Great Blue Hill (635 feet), just south of Boston, is the highest peak in the Blue Hills Reservation and also the highest summit south of Maine that’s near the Atlantic Ocean. In just three miles round-trip, hikers can hit several summits in the Blue Hills range, including Great Blue Hill, and visit Eliot Tower and the Blue Hill Observatory. Additionally, the reservation has 125 miles of trails with a range of easy to rugged terrain, so there are plentiful opportunities to add on to or switch up your hike.
You can sidestep the exertion of summiting Mount Greylock, Massachusetts’s highest peak, while still reaping its visual rewards when you stride up the 1.9-mile-long unpaved Sperry Road to the Stony Ledge outlook. It offers a vertiginous 1,400-foot view into the Hopper, a steep-sided bowl notable for old-growth woods, with a majestic panorama of the Bay State’s highest peaks.
First, this 3.5-mile out-and-back trail in Clay Head Preserve descends into a marshy area; then it climbs into a sunny meadow, all the while providing a low, rumbling thunder-like soundtrack from the crashing surf below. And then suddenly you’re there: at the edge of a high, sandy bluff, gazing across sparkling water to what in Block Island–speak is called “America,” or mainland Rhode Island.

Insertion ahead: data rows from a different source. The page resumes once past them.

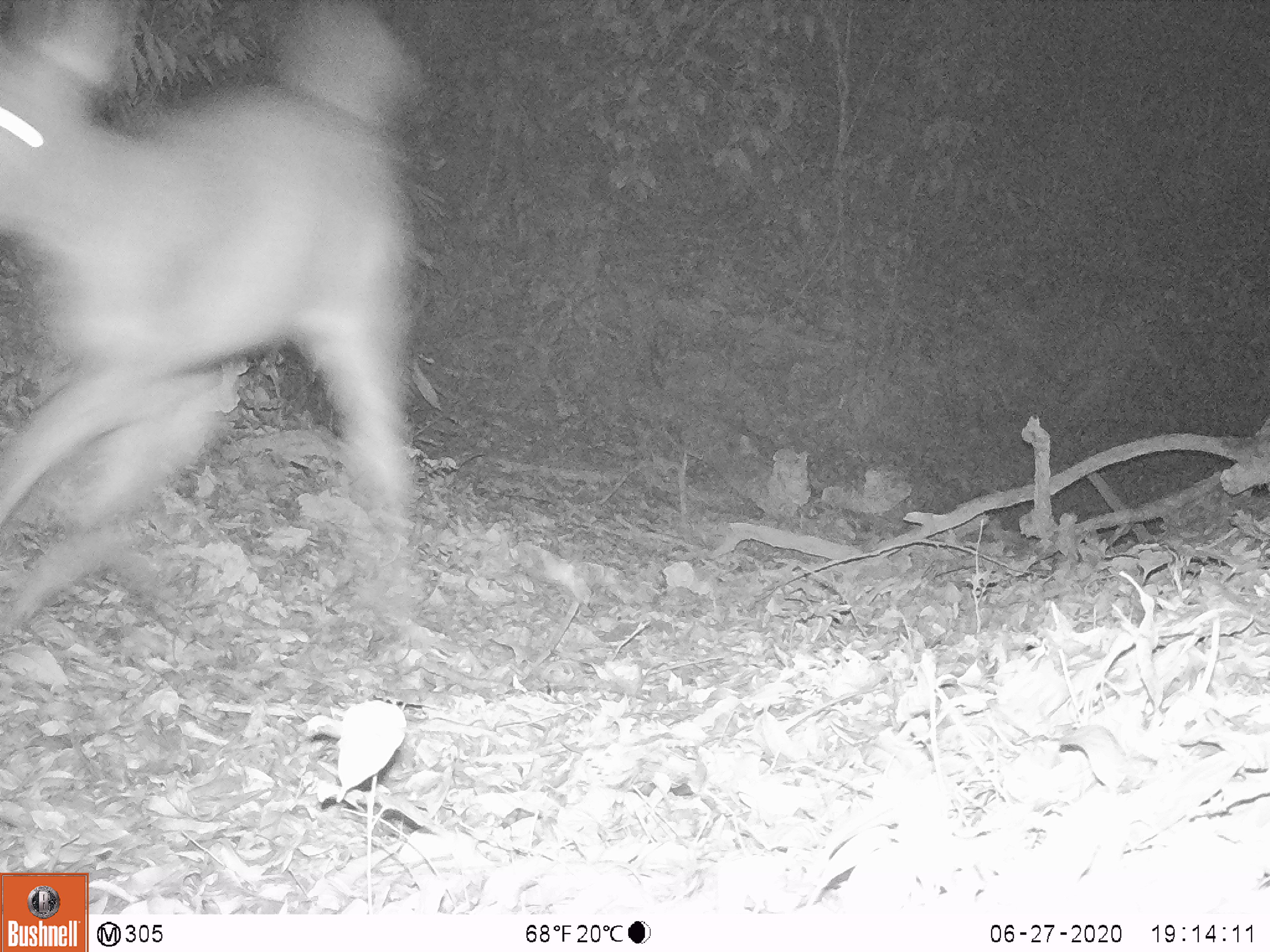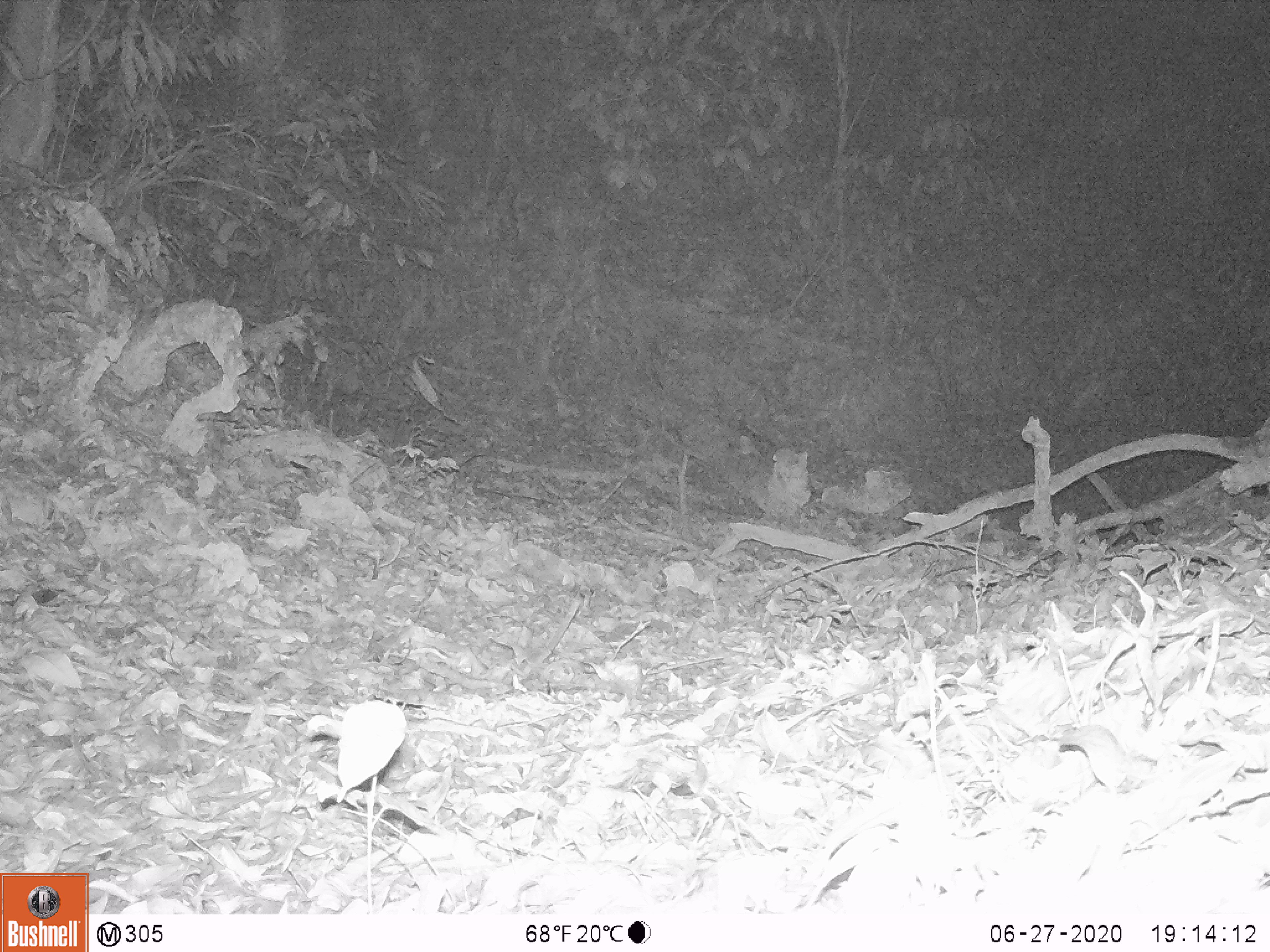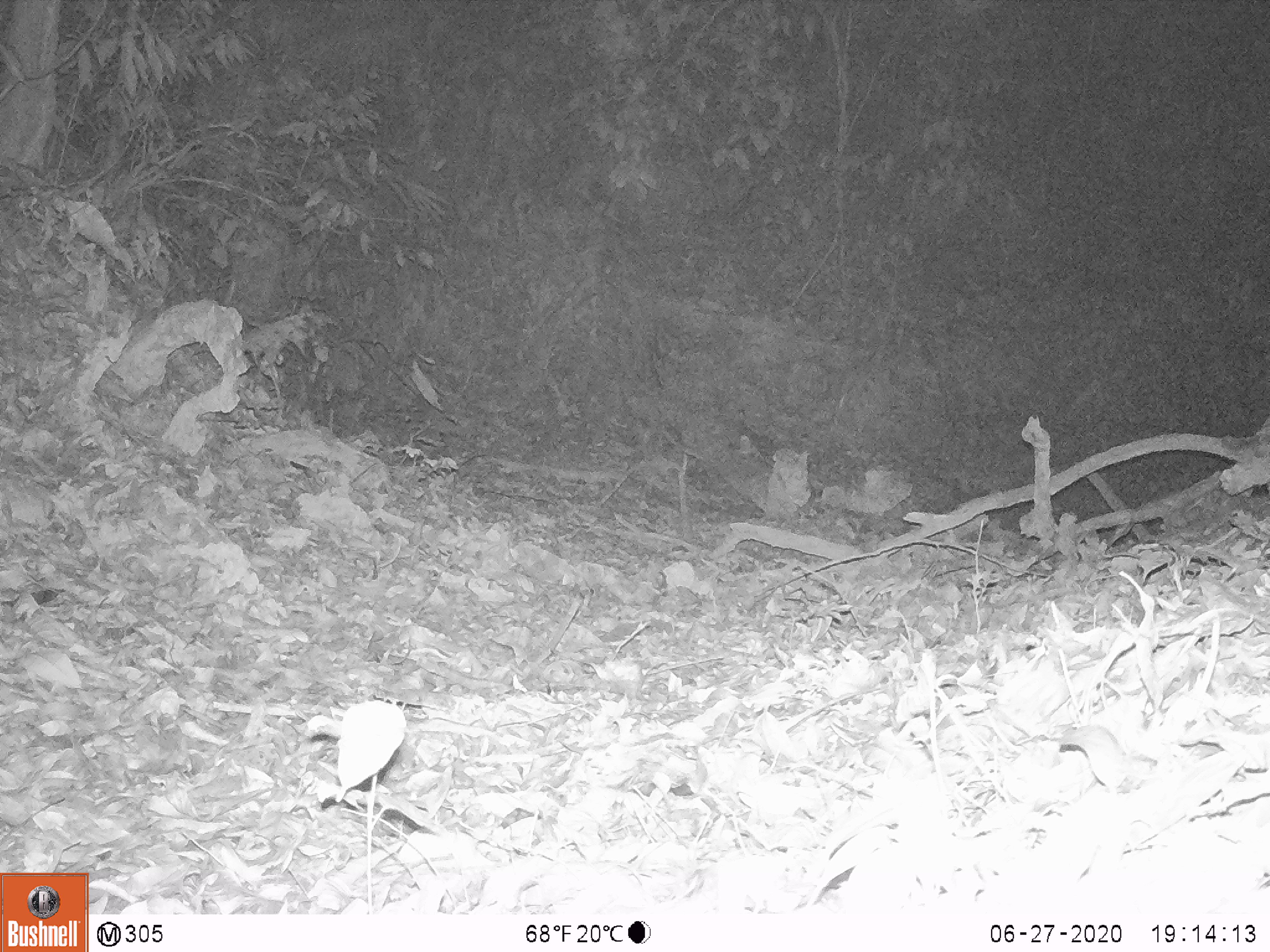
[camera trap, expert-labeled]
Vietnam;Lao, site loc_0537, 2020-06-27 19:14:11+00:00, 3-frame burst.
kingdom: Animalia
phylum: Chordata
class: Mammalia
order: Artiodactyla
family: Cervidae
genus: Rusa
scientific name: Rusa unicolor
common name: sambar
Sambar (Rusa unicolor). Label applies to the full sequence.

This 2.4-mile loop in the John H. Chafee Nature Preserve is perfect for hikers and walkers of all skill levels (and their leashed pups). The trail starts inland and leads out to the bay, and the constant scenery change makes for an exciting quick trip. As a result, this trail — also known as the “seal hike” for its view of seals in the bay — is very popular during the summer, so to beat the crowds, make plans to go in the fall.
While Talcott Mountain State Park has other routes to the top, the 2.5-mile Yellow Trail loop is a popular and family-friendly way to reach the summit and its 165-foot Heublein Tower. Prepare to pause often to admire the ever-expanding views of the verdant Farmington Valley; to the southeast, Hartford’s skyline juts up from the landscape, looking regal and remote. Named a 2018 Yankee Editors’ Pick for “Best Short Hike.”